Adrian cogió la llave y la miró detenidamente. Era una llave antigua. Los dientes de la llave estaban ligeramente desgastados y al otro extremo del cilindro metálico se encontraba un anillo grabado con la misma inscripción que había en el papel. Aunque Adrian no pudo reconocerlo, la llave era de plata. El niño sintió enseguida que esa llave era muy especial.

Adrian volvió a recorrer la casa entera, ahora con la llave en su poder, buscando la puerta que pudiera abrir con ella. Pero no encontró en toda la casa cerradura alguna en la que cupiera la llave. Desilusionado, volvió a su habitación y dejó la llave dentro de la caja.

Cuando estaba guardando la llave oyó una risa que venía de fuera de la casa. Adrian se asomo a la ventana y vio a una niña, que no tendría más edad que él, sentada en uno de los listones de madera de una valla mientras jugaba con un perro. El niño bajó rápidamente y salió al patio trasero de la casa donde había visto a la niña.
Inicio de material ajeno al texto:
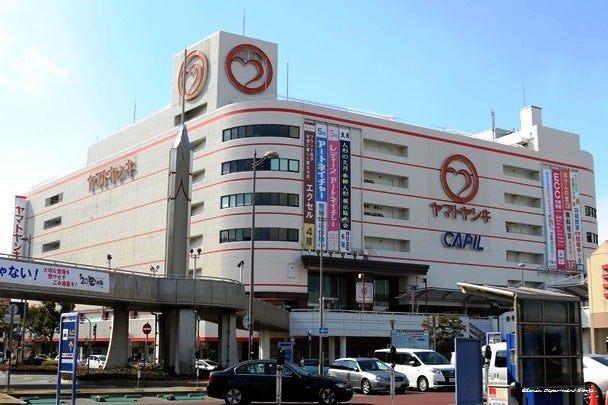 ヤマトヤシキ加古川店：8926m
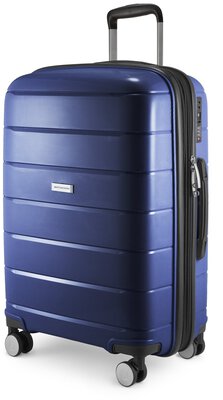 Hauptstadtkoffer PRNZLBRG 77l Spinner - blau bei Amazon bestellen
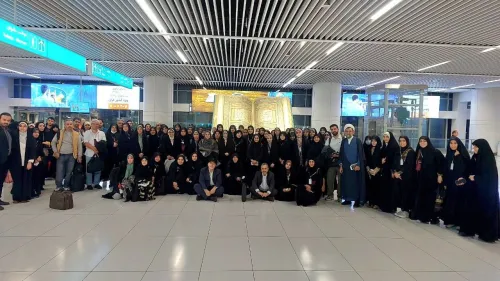 از کلاس های دانشگاه تا صحن مسجدالنبی تجربه ای متفاوت برای دانشجویان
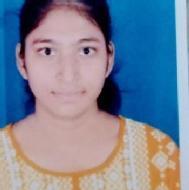 Riddhi B. Class I-V Tuition trainer in Bhubaneswar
En el patio trasero de la casa había un establo con unos pocos caballos. Al otro lado de la valla de madera se encontraba una extensa campiña verde, por la que salían a cabalgar, y se extendía hasta una arboleda. La niña ya no se encontraba allí, pero oyó su risa dentro del establo.
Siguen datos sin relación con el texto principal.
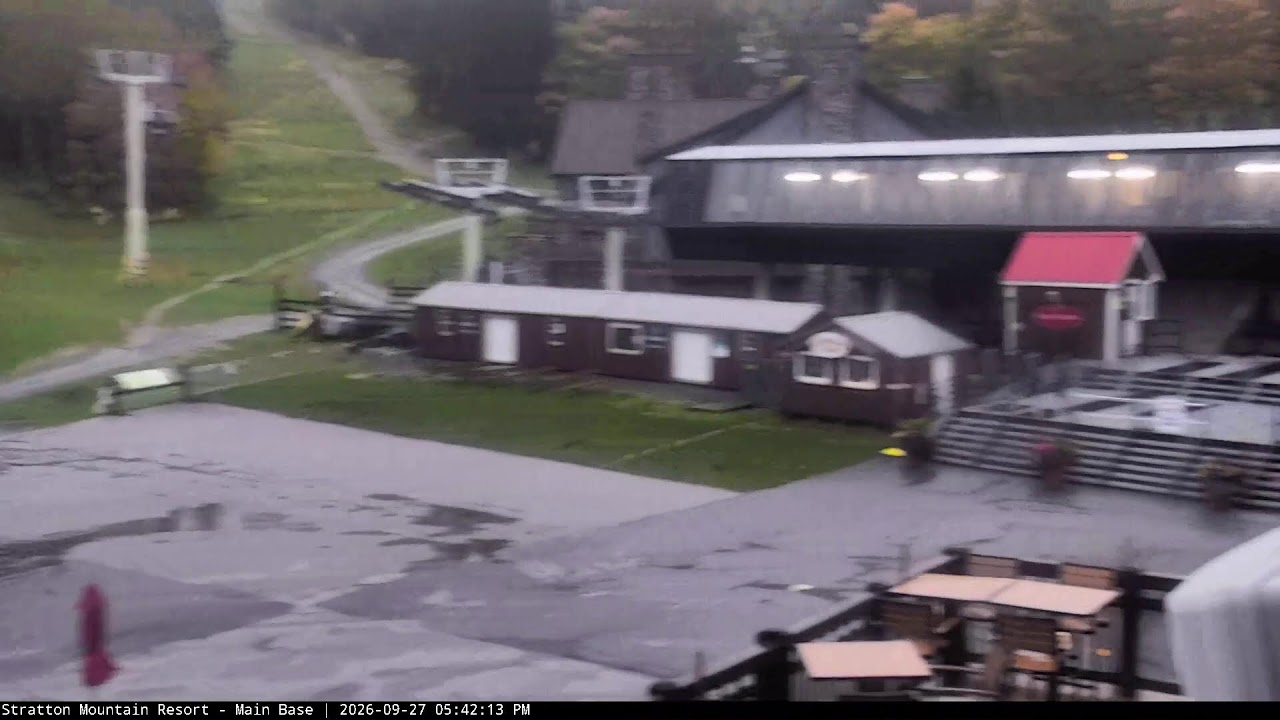 Base webcam at Stratton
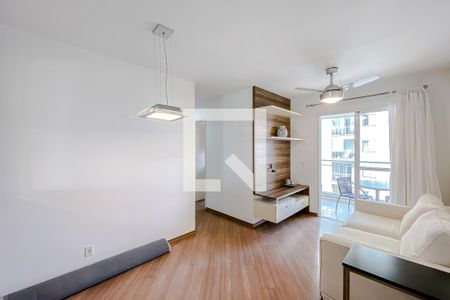 Sala de apartamento para alugar com 3 quartos, 64m² em Mooca, São Paulo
El establo era una gran nave de madera cruzada a lo largo por un pasillo en el que se encontraban a los lados las caballerizas. En medio del pasillo se encontraba la niña con el perro en brazos.

- Hola ¿Cómo te llamas?
- Anabel
- Yo me llamo Adrian, oye mi madre dice que los niños no debemos entrar aquí.
-Lo siento, mi perrita entro y vine a por ella.

Los niños salieron del establo y se pusieron a jugar con la perrita. Cuando ya estaban cansados se tumbaron en la hierba mirando las nubes. La hija del mayordomo salió a tender la colada y Anabel se levanto cuando la vio.

- Tengo que ayudar a mi mama, luego seguimos jugando ¿Vale?

Anabel se agacho sobre él y le dio un ligero beso en la frente antes de salir corriendo a ayudar a su madre. Con la compañía de Anabel, pasaron los días entre risas y juegos y la pequeña llave de plata continuaba olvidada en el cajón del escritorio. Pero no mucho más tiempo pasaría hasta que Adrian volviera a acordarse de la llave y decidiera enseñársela a Anabel.

Ellos se reunían todas las mañanas en el patio trasero de la casa junto a la valla. Adrian llego con la caja negra que contenía la llave.

- ¿Qué es eso? - pregunto Anabel en cuanto la vio.
- Mira, lo encontré en mi habitación.
Abrió la caja y le enseñó la llave y la nota. La niña cogió la llave mirándola detenidamente.
- ¿Que puerta abre?
- Aun no lo sé, he intentado con todas las puertas de la casa.
- Eso es que aun no has encontrado la puerta que deseas abrir. - dijo Anabel de una manera muy misteriosa echándose a reír unos segundos después.

A Anabel se le cayó la llave y cuando esta dio contra el suelo, se separó el anillo del resto de la llave.

- Oh no, se ha roto, lo siento mucho.

Se agacharon a recoger la llave al mismo tiempo. Sus manos chocaron en el aire y Adrian sintió un pequeño cosquilleo en el lugar donde le había tocado la mano de Anabel. Retiro un poco la mano y cogió el anillo mientras ella recogía la otra parte de la llave. Cuando miró el anillo descubrió que en el lugar por donde se había roto la llave tenía una pequeña gema blanca.

- Mira. - dijo excitado. - No se ha roto, esa parte se desprende. En realidad no es una llave, es un anillo.
- Es precioso. - respondió Anabel mirando aun el anillo.

Adrian se cargó de valor, le cogió su mano y le colocó el anillo.

- Quiero que lo tengas tú. - le dijo mientras ella le miraba con cara de sorpresa.



Los padres de Adrian lo observaban preocupados desde una ventana. Desde que habían llegado a la casa le habían dejado tiempo y espacio pero no veían que el tratamiento tuviera los resultados esperados. No había mejorado en absoluto y seguía viendo cosas que no existían.